I’d also like to thank our moderators for helping us navigate the challenging topics ahead of us. We’ve got a busy two days, and a lot of ground to cover.
I look forward to substantive discussion on ways to improve our collaboration, and I hope we’re all able to commit to delivering a finalized threat matrix at the Central American Regional Intelligence Conference in July. I’d also like to propose that we increase our interactions, perhaps virtually, so we share critical information throughout the year.
Before we get started today, I’d like to offer a few thoughts on the role of our military and security forces in countering gangs and transnational organized crime.
Maras and other criminal groups pose a real and serious threat to every nation in our neighborhood. They assault the rule of law and human rights with their brutal tactics and brazen disregard for human life. These organizations play by a different set of rules…they deal in intimidation and violence…they don’t respect our laws, our people, or our Constitutions.

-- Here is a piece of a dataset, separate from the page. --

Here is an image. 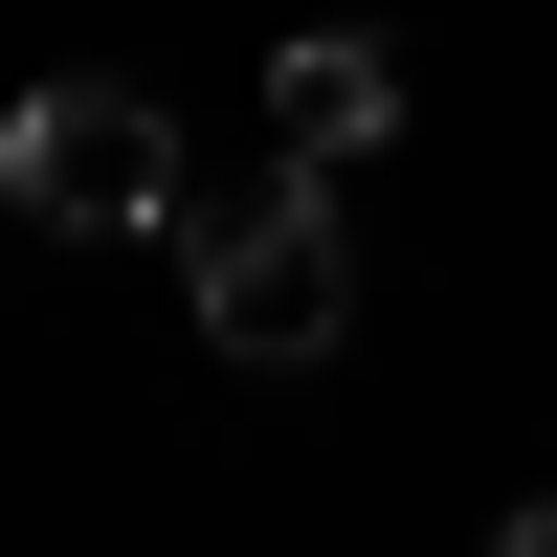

But we do. Our respect for our laws, our people, and our Constitutions is the bedrock of our legitimacy as professional militaries and security forces. And against these illegitimate criminal groups, our legitimacy is our strongest advantage.
We’re all witness to this struggle Venezuela—the struggle between a legitimate leader and an illegitimate, criminal one—and a military that must decide what it stands for: its people, or a tyrant. And I think it’s worth us reflecting for a moment on these issues, together.
Our legitimacy starts with the oath each of us takes to protect our citizens and our constitutions. Upholding those oaths—no matter what—is our most sacred duty.
We reinforce our legitimacy in many different ways. We reinforce it by becoming more effective at delivering results for our citizens…by developing the talent of every single team member in our organizations… by collaborating across our different Services and agencies to keep our nations, and our neighborhood, safe.
But above all, we reinforce our legitimacy by the actions we take and the decisions we make….by always remaining apolitical, and by upholding and defending shared values like human rights, the rule of law, and sovereignty.
We reinforce it by following an ethical path every single day…by always doing the right thing—by honoring the oaths we took. Walking that ethical path builds trust—trust up, down, left and right within our organizations. It builds trust between our organizations. And it builds trust with the citizens we serve.
Our adversaries know the best way to undermine our legitimacy is through corruption. Corruption comes in many forms…a bribe… special privileges or concessions…‘no strings attached’ deals. It can come from many places…a criminal….or even another nation state.
Whatever form and whatever the source, corruption can be frustratingly effective. A single act of dishonesty or self-interest can unravel years of relationship building. It also breaks trust with our citizens.
We’ve seen what happens when corruption permeates the highest levels of government. We have only to look at Venezuela, and what Maduro and his corrupt cronies have done to that once prosperous nation, and that once proud military.
We have to fight corruption with the same urgency we bring to the fight against criminal organizations. To do that, we need to build strong, professional institutions and effective, integrated teams. And in doing so, we will rely on our greatest strengths: legitimacy and trust—and never straying from our moral code. These are the beacons that guide our way forward, together.